▶ [Extract]
# # # # # # #
Here, we crop each image to a randomly chosen submatrix of the data with height and width equal to a resized amount. Here, let's use resize_dim = 24 (originally, dim = 32). Then, with a probability of 0.5, we flip our image horizontally. 

Since we only apply data augmentation when training the model, we don't use image transformations when the model is not training. But, since we apply a random crop while training, our layers must be able to take in inputs with height and width = 24. Additionally, we need to resize our test images during evaluation. 

#### Data Standardization

The CIFAR10 dataset has pixel integers between 0 and 255, and we need some way to standardize them. In the MNIST dataset, we standardized the pixel integers to between 0 and 1. Here instead, we use $\textit {image standardization}$, in which, for a given image, we linearly scale the pixel data so that the data has 0 mean and unit variance (this is an improvement over the MNIST method because of the differences in color intensity, which could lead to differential impacts in backpropagation. For example, imagine an image that has a lot of strong red, blue, and green hues, as opposed to an image that has muted colors. Since all inputs will experience the same weights and biases, having weights and biases trained on images with strong hues (integer = 255) will mess up classification of those with more muted colors. Plus, it could lead to the gradient getting out of hand?).
# # # # # # #
▶ [Given information]
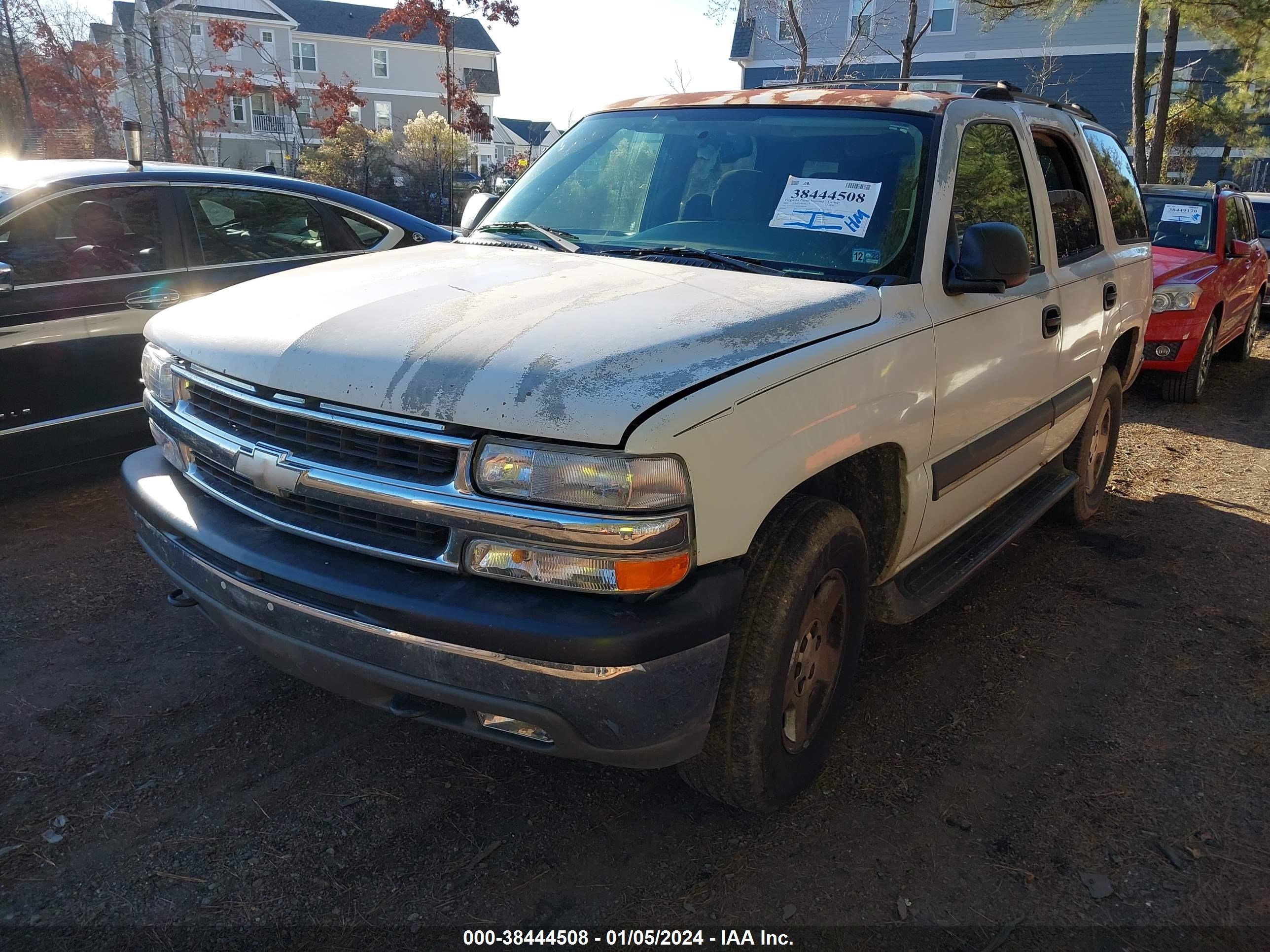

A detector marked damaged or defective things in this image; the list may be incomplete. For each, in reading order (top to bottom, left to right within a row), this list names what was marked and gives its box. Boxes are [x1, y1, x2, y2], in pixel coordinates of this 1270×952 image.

roof rust [600, 88, 958, 116]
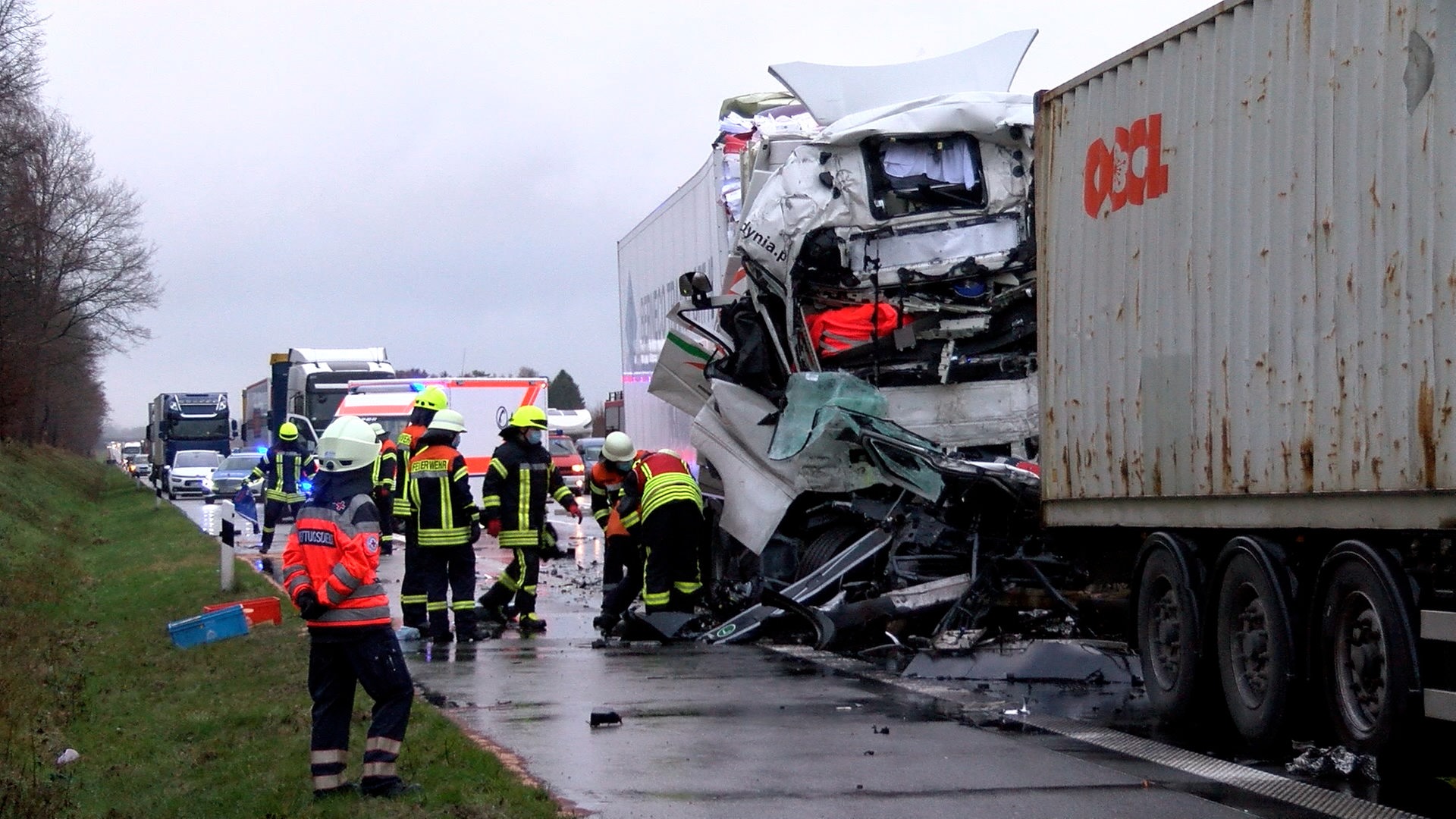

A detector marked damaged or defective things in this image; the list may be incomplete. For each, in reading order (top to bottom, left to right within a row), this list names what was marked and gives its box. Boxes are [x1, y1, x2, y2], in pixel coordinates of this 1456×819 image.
# # # # # # #
▶ [What is asked]
a) Print the stretch of the CIFAR10 preprocessing extract above from "Here, we crop" through "images during evaluation.".
b) Answer these questions from the CIFAR10 preprocessing extract above:
(i) What value is used for resize_dim, and what was the original dim?
(ii) With what probability is an image flipped horizontally?
(iii) To what range were pixel integers standardized in the MNIST dataset?

▶ [Solutions to the exercise]
a)
Here, we crop each image to a randomly chosen submatrix of the data with height and width equal to a resized amount. Here, let's use resize_dim = 24 (originally, dim = 32). Then, with a probability of 0.5, we flip our image horizontally. 

Since we only apply data augmentation when training the model, we don't use image transformations when the model is not training. But, since we apply a random crop while training, our layers must be able to take in inputs with height and width = 24. Additionally, we need to resize our test images during evaluation.

b)
(i) resize_dim = 24; the original dim was 32.
(ii) 0.5
(iii) Between 0 and 1.